There are certain memories ingrained in my mind that pop up with the smallest reminder…
Like when we were putting a towel in a bowl to put cornbread muffins in for Thanksgiving this year…I was reminded of the countless times I did the same thing, only with a towel and a basket and dinner rolls, at my grandmothers.
Or tonight, when I used my grandmother’s dishes she had given me for the table I hosted at a ladies event at our church.
And now, looking at how the table was set, place cards and all, reminds me of holiday dinners from years ago.
Isn’t it funny how present situations or even objects can bring a flood of pictures from our past? Some are good, some not so good…A smell, a shirt, a song, a bowl of muffins or a table set just right…
When we’re having a rough time…going through a struggle…it can be easy to think back on those times and think how good it was then…
When life is good, it’s easy to feel relief for not being in that situation anymore…
Life’s all about perspective isn’t it? When life is rough we want it to go back to that time life was easy….or at least in our memory it was easy.
Sometimes we even think, maybe it wasn’t so bad when our husband was in the middle of his addiction…we weren’t so busy…he didn’t know or care what I spent money on…I made all the decisions, didn’t have to consult him about anything…and now…now he wants input?
It’s a slippery road, romanticizing the past…Because when we do that, we stop don’t we? We stop at the good things we remember. We don’t let our minds go to the dark places.
We weren’t so busy…because he was never sober enough to commit to anything.
He didn’t care what I spent money on…as long as there was money for alcohol…he didn’t expect a say because so often I was the only one working.
I made all of the decisions…how many times did I long to not have the weight of everything resting solely on me.
It’s a slippery road…don’t go down it…you will fall. Maybe not the first time. Maybe not you at all. Maybe your spouse…your child…Don’t romanticize the past because life isn’t what you dreamed it would be all of those lonely nights.
Remember those lonely nights? You dreamed of how life would be when he stopped drinking? You dreamed, but mostly didn’t dare to hope it would actually happen.

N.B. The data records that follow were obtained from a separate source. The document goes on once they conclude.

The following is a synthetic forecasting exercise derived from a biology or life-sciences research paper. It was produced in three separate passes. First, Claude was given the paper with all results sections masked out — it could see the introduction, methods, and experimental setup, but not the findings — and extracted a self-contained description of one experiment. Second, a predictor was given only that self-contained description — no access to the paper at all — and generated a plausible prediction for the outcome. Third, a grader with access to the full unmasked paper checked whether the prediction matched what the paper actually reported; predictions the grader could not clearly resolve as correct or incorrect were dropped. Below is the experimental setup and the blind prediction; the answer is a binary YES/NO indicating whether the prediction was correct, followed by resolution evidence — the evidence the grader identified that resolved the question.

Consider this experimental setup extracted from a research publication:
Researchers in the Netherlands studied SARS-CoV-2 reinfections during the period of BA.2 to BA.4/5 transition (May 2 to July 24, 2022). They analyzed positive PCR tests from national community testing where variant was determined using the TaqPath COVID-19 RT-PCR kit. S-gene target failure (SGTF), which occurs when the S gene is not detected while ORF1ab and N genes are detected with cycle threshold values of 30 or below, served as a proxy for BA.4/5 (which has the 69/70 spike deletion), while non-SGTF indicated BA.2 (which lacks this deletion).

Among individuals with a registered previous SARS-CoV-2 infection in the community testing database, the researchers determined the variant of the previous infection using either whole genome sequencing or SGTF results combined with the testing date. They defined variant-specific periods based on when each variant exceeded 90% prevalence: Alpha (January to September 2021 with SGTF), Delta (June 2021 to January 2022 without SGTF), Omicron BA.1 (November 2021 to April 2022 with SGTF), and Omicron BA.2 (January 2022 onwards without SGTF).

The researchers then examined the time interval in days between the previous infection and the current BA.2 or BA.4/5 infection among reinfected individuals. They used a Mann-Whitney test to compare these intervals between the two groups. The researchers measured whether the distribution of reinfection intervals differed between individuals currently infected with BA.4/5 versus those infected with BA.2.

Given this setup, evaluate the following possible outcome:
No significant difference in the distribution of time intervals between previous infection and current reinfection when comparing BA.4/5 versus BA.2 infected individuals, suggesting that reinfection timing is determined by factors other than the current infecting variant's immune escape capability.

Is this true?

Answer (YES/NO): NO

Life isn’t a dream. It’s better. We don’t script our lives like movies, the happy ending leaving everyone neatly perfect and all the strings tied up in a bow.
It’s reality. And y’all, reality right now is infinitely better than my dreams were back then. Because they were dreams…dreamt by a sad, lonely, broken soul.

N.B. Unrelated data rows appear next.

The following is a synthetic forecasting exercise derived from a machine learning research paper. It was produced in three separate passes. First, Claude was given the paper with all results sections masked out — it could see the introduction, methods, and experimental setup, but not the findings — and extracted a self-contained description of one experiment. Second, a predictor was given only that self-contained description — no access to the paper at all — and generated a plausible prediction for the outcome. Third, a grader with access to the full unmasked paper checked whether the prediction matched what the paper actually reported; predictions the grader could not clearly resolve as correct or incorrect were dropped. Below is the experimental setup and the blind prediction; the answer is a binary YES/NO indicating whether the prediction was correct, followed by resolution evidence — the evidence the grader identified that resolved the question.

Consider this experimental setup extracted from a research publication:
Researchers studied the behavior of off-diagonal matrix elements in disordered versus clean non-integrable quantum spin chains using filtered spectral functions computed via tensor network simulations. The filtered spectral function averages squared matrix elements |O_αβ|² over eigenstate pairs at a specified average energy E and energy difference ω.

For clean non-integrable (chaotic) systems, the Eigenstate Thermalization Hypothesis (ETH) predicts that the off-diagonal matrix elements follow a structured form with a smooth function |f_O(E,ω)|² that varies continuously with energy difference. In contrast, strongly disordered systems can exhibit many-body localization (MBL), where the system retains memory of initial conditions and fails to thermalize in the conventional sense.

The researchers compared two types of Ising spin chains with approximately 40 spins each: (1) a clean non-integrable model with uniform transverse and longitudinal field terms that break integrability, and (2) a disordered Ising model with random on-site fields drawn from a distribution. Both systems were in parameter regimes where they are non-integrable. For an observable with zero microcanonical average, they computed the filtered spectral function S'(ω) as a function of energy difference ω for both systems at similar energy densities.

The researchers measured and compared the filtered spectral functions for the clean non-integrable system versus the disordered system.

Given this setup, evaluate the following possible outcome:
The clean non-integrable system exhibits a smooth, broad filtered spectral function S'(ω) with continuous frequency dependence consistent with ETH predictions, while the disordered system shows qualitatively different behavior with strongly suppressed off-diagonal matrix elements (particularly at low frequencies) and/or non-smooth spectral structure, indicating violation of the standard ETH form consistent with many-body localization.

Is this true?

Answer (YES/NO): YES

And if romanticizing the past is a slippery road, reality is kind of like climbing a tree. You have to watch where you step, feel out each branch to make sure it can hold your weight, and a lot of trust. But when you get to the top—wherever the top is to you—because sometimes, just like climbing a tree, sometimes the top is four feet in the air and sometimes it’s twenty—when you get to the top and you get that exhilarating high…it’s a wow moment right?
The beginning of recovery can be like that. It’s a huge wow moment, when you realize you’re there. You’ve arrived! It’s all easy from here…right?
But, just like climbing a tree and getting to the top, you have to eventually come back down. And the climb that was hard on the way up will have just as many, although often different, challenges on the way down. Except sometimes we get a little confident don’t we? We made it up, we know the way, so maybe our steps are a little careless…perhaps we get so comfortable we don’t even test the branches, we just assume they will hold us?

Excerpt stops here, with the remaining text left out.